> [Exercise description] Without changing a single word, output each entry.

Saved entries
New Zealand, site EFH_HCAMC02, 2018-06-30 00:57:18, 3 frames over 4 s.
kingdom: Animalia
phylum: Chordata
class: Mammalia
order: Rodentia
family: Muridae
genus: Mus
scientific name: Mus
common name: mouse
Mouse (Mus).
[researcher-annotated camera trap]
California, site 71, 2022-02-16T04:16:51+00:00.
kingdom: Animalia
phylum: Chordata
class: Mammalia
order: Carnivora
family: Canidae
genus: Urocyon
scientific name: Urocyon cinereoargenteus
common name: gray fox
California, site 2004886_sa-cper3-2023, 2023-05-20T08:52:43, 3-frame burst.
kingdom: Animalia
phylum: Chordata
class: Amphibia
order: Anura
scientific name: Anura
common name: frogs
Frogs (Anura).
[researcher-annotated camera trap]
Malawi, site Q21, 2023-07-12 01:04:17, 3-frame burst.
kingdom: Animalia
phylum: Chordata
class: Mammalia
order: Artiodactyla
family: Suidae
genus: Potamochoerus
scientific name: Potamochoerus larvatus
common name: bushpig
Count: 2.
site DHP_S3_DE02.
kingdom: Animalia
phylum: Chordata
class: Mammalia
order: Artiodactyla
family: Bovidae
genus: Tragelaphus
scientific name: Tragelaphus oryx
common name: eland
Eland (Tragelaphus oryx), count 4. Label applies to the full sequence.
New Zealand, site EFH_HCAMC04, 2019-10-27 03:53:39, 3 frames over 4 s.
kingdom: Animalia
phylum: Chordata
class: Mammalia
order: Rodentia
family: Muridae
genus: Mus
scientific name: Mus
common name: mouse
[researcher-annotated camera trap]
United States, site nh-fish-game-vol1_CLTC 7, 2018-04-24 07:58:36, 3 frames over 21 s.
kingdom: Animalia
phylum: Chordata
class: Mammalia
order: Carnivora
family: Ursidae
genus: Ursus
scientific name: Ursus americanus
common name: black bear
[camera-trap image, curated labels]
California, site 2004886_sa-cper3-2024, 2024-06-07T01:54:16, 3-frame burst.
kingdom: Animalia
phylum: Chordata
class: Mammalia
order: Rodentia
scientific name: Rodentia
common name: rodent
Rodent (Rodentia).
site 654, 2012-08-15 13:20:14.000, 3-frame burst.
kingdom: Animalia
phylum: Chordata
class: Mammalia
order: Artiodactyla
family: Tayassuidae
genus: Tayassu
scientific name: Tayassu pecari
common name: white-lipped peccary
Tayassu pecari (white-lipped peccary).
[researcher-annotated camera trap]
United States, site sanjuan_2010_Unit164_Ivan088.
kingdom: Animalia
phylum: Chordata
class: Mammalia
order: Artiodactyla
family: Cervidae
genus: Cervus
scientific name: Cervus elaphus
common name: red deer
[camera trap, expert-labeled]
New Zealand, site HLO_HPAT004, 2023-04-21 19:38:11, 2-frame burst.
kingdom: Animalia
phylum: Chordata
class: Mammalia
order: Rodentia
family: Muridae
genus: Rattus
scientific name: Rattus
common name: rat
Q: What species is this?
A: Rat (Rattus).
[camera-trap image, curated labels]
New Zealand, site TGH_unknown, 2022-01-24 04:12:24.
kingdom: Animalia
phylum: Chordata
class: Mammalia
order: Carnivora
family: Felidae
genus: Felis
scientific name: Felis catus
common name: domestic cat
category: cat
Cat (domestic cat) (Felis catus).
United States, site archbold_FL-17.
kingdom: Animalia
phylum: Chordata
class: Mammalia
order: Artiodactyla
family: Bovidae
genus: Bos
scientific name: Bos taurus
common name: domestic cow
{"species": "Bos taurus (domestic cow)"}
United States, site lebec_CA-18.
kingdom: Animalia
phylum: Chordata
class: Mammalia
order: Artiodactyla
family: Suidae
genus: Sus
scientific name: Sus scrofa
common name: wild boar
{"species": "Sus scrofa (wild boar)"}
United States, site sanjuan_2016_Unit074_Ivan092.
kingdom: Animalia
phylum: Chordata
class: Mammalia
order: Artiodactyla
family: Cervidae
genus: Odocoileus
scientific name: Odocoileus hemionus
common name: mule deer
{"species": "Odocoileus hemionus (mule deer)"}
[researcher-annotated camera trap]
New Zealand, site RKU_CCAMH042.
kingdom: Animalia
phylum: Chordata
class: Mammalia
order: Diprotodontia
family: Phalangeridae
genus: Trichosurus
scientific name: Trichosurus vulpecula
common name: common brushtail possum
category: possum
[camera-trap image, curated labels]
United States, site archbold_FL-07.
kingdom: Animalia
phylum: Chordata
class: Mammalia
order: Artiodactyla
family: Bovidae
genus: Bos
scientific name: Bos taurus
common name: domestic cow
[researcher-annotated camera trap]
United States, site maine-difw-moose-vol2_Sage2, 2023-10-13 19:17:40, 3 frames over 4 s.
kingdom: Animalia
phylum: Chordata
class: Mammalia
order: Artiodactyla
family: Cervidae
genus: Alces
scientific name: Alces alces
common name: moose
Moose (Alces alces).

> [Response to this exercise]
New Zealand, site EFH_HCAMC02, 2018-06-30 00:57:18, 3 frames over 4 s.
kingdom: Animalia
phylum: Chordata
class: Mammalia
order: Rodentia
family: Muridae
genus: Mus
scientific name: Mus
common name: mouse
Mouse (Mus).
[researcher-annotated camera trap]
California, site 71, 2022-02-16T04:16:51+00:00.
kingdom: Animalia
phylum: Chordata
class: Mammalia
order: Carnivora
family: Canidae
genus: Urocyon
scientific name: Urocyon cinereoargenteus
common name: gray fox
California, site 2004886_sa-cper3-2023, 2023-05-20T08:52:43, 3-frame burst.
kingdom: Animalia
phylum: Chordata
class: Amphibia
order: Anura
scientific name: Anura
common name: frogs
Frogs (Anura).
[researcher-annotated camera trap]
Malawi, site Q21, 2023-07-12 01:04:17, 3-frame burst.
kingdom: Animalia
phylum: Chordata
class: Mammalia
order: Artiodactyla
family: Suidae
genus: Potamochoerus
scientific name: Potamochoerus larvatus
common name: bushpig
Count: 2.
site DHP_S3_DE02.
kingdom: Animalia
phylum: Chordata
class: Mammalia
order: Artiodactyla
family: Bovidae
genus: Tragelaphus
scientific name: Tragelaphus oryx
common name: eland
Eland (Tragelaphus oryx), count 4. Label applies to the full sequence.
New Zealand, site EFH_HCAMC04, 2019-10-27 03:53:39, 3 frames over 4 s.
kingdom: Animalia
phylum: Chordata
class: Mammalia
order: Rodentia
family: Muridae
genus: Mus
scientific name: Mus
common name: mouse
[researcher-annotated camera trap]
United States, site nh-fish-game-vol1_CLTC 7, 2018-04-24 07:58:36, 3 frames over 21 s.
kingdom: Animalia
phylum: Chordata
class: Mammalia
order: Carnivora
family: Ursidae
genus: Ursus
scientific name: Ursus americanus
common name: black bear
[camera-trap image, curated labels]
California, site 2004886_sa-cper3-2024, 2024-06-07T01:54:16, 3-frame burst.
kingdom: Animalia
phylum: Chordata
class: Mammalia
order: Rodentia
scientific name: Rodentia
common name: rodent
Rodent (Rodentia).
site 654, 2012-08-15 13:20:14.000, 3-frame burst.
kingdom: Animalia
phylum: Chordata
class: Mammalia
order: Artiodactyla
family: Tayassuidae
genus: Tayassu
scientific name: Tayassu pecari
common name: white-lipped peccary
Tayassu pecari (white-lipped peccary).
[researcher-annotated camera trap]
United States, site sanjuan_2010_Unit164_Ivan088.
kingdom: Animalia
phylum: Chordata
class: Mammalia
order: Artiodactyla
family: Cervidae
genus: Cervus
scientific name: Cervus elaphus
common name: red deer
[camera trap, expert-labeled]
New Zealand, site HLO_HPAT004, 2023-04-21 19:38:11, 2-frame burst.
kingdom: Animalia
phylum: Chordata
class: Mammalia
order: Rodentia
family: Muridae
genus: Rattus
scientific name: Rattus
common name: rat
Q: What species is this?
A: Rat (Rattus).
[camera-trap image, curated labels]
New Zealand, site TGH_unknown, 2022-01-24 04:12:24.
kingdom: Animalia
phylum: Chordata
class: Mammalia
order: Carnivora
family: Felidae
genus: Felis
scientific name: Felis catus
common name: domestic cat
category: cat
Cat (domestic cat) (Felis catus).
United States, site archbold_FL-17.
kingdom: Animalia
phylum: Chordata
class: Mammalia
order: Artiodactyla
family: Bovidae
genus: Bos
scientific name: Bos taurus
common name: domestic cow
{"species": "Bos taurus (domestic cow)"}
United States, site lebec_CA-18.
kingdom: Animalia
phylum: Chordata
class: Mammalia
order: Artiodactyla
family: Suidae
genus: Sus
scientific name: Sus scrofa
common name: wild boar
{"species": "Sus scrofa (wild boar)"}
United States, site sanjuan_2016_Unit074_Ivan092.
kingdom: Animalia
phylum: Chordata
class: Mammalia
order: Artiodactyla
family: Cervidae
genus: Odocoileus
scientific name: Odocoileus hemionus
common name: mule deer
{"species": "Odocoileus hemionus (mule deer)"}
[researcher-annotated camera trap]
New Zealand, site RKU_CCAMH042.
kingdom: Animalia
phylum: Chordata
class: Mammalia
order: Diprotodontia
family: Phalangeridae
genus: Trichosurus
scientific name: Trichosurus vulpecula
common name: common brushtail possum
category: possum
[camera-trap image, curated labels]
United States, site archbold_FL-07.
kingdom: Animalia
phylum: Chordata
class: Mammalia
order: Artiodactyla
family: Bovidae
genus: Bos
scientific name: Bos taurus
common name: domestic cow
[researcher-annotated camera trap]
United States, site maine-difw-moose-vol2_Sage2, 2023-10-13 19:17:40, 3 frames over 4 s.
kingdom: Animalia
phylum: Chordata
class: Mammalia
order: Artiodactyla
family: Cervidae
genus: Alces
scientific name: Alces alces
common name: moose
Moose (Alces alces).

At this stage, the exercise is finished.